Sodium bicarbonate ingestion does not alter the slow component of oxygen uptake kinetics in professional cyclists.

We examined the effects of pre-exercise sodium bicarbonate (NaHCO3) ingestion on the slow component of oxygen uptake (VO2) kinetics in seven professional road cyclists during intense exercise. One hour after ingesting either a placebo or NaHCO3 (0.3 g x kg body mass(-1)), each cyclist (age, 25 +/- 2 years; VO2max, 74.7 +/- 5.9 ml x kg(-1) x min(-1); mean +/- s) performed two bouts of 6 min duration at an intensity of 90% VO2max interspersed by 8 min of active recovery. Gas exchange and blood data (pH, blood lactate concentration and [HCO3-]) were collected during the tests.
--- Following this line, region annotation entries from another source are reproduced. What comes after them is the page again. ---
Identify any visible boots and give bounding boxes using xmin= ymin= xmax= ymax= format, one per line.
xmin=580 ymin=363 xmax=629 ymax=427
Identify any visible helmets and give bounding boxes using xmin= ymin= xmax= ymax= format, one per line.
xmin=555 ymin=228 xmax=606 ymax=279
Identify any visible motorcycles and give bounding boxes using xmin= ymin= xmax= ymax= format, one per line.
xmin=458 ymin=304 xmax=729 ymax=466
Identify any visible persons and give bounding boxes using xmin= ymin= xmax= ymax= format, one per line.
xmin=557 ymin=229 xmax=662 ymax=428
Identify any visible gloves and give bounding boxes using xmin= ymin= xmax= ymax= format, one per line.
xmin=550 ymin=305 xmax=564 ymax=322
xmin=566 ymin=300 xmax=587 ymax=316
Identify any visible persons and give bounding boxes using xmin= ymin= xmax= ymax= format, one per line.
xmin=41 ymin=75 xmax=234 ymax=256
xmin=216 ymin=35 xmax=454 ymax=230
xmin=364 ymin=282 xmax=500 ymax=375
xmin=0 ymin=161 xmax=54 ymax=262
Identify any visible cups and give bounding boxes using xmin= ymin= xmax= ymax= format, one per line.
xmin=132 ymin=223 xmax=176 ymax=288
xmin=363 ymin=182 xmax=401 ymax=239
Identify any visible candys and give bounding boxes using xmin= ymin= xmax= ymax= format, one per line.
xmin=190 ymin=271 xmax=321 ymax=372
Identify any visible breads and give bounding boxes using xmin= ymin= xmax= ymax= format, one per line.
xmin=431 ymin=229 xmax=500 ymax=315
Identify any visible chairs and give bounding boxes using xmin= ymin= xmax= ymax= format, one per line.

In both bouts, the slow component of VO2 was defined as the difference between end-exercise VO2 and the VO2 at the end of the third minute. No significant difference was found in the slow component of VO2 between conditions in the first (NaHCO3, 210 +/- 69 ml; placebo, 239 +/- 105 ml) or second trial (NaHCO3, 123 +/- 88 ml; placebo, 197 +/- 101 ml). In conclusion, pre-exercise NaHCO3 ingestion did not significantly attenuate the VO2 slow component of professional road cyclists during high-intensity exercise.